ComfyUI Extension: MultiMaskCouple
A custom node for ComfyUI which simplifies the process of masking multiple prompts, making it easier to manage scenes with multiple distinct characters.
Custom Nodes (0)
README
MultiMaskCouple
MultiMaskCouple is a custom node for ComfyUI which simplifies the process of masking multiple prompts, i.e. applying each to only part of the image. This makes it a lot easier to manage scenes with multiple distinct characters. You can also heavily influence pose and composition.
This project began as some minor improvements to ComfyCouple, but it's almost entirely rewritten at this point.
Installation
Clone this repo inside the custom_nodes directory in your ComfyUI install location.
Features
- Control multiple prompts in one image
- Arbitrary number of masks
- Any image resolution / aspect ratio
- Fast attention coupling
- Convenient interface
Example
This image:

was made with this mask:

and a prompt like:
- Default: beach
- Red: man, space suit, standing
- Green: woman, scrubs, face mask, crouching
- Blue: dog, yellow labrador, laying
Nodes
MaskedRegionCond is a convenience node to reduce the number of nodes that need to be connected. It's really just two ConditioningSetMask bundled together.
MultiMaskCouple is where the core functionality is. It applies the masks and does a process called "attention coupling". I can't fully explain attention coupling, but basically it applies the prompts to the appropriate regions while also allowing them to interact and influence each other.
The nodes can be found in conditioning > MultiMaskCouple.
Usage
It can seem a little complicated at first, but once you get it, it'll be fine. Here's a basic outline:
- Create a mask image using pure RGB colors. I use Photopea for this, but any image editor is fine.
- Load the masks using the built-in "Load Image" and "Convert Image to Mask" nodes, one per color.
- For each mask, create a positive and negative prompt and CLIP encode them as normal.
- Feed each of those pairs, along with the mask, into a "MaskedRegionCond" node.
- You will also need a default positive and default negative prompt, this is applied to any unmasked regions, and is also mixed in when strength < 1. It can be empty.
- Connect all the outputs, along with the model, to a "MultiMaskCouple" node.
- The outputs of MultiMaskCouple hook into KSampler as normal.
There are also two example workflows included:
- Multimask-Template.json shows the usage described above
- Multimask-Template-String-Concat.json shows a slightly more complex pattern that makes the default prompts behave as global prompts.
Tips and Notes
- This process is not perfect. It's kind of pushing the boundaries of what these models are designed to do. So while this is a powerful tool, it is not an automatic success every time, particularly with 3 or more masks.

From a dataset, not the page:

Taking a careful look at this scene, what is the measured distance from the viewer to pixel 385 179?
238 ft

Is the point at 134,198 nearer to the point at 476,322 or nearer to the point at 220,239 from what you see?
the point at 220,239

- This is not strict masking or inpainting. The regions can interact through the attention coupling process. This is a positive feature, but it can get in the way sometimes. Black regions can be useful for enforcing spacing.
- It can be a hassle to manage the intersection of the different prompts (what they have in common, like setting and camera angle). There is an example workflow included that demonstrates using the string concat node to make this more convenient.
- Keeping the masks simple is usually a good idea. Don't try to mask a detailed pose or outline, it won't work the way you'd like.
- Developing an intuition for how to design masks takes time and is tricky to explain. It's more about evoking the composition than dictating it. Experiment!
- Remember that the default mask is a fallback, not something applied globally. It will only be used in black regions or places where total strength < 1.
- Masks can overlap, which sometimes helps smooth interactions but also can increase bleed. Overlap the colors additively (i.e. red + green = yellow).
- To avoid issues, the mask image should be the same resolution as the output image.
This README is a work in progress. I'll write a more full-fledged guide soon.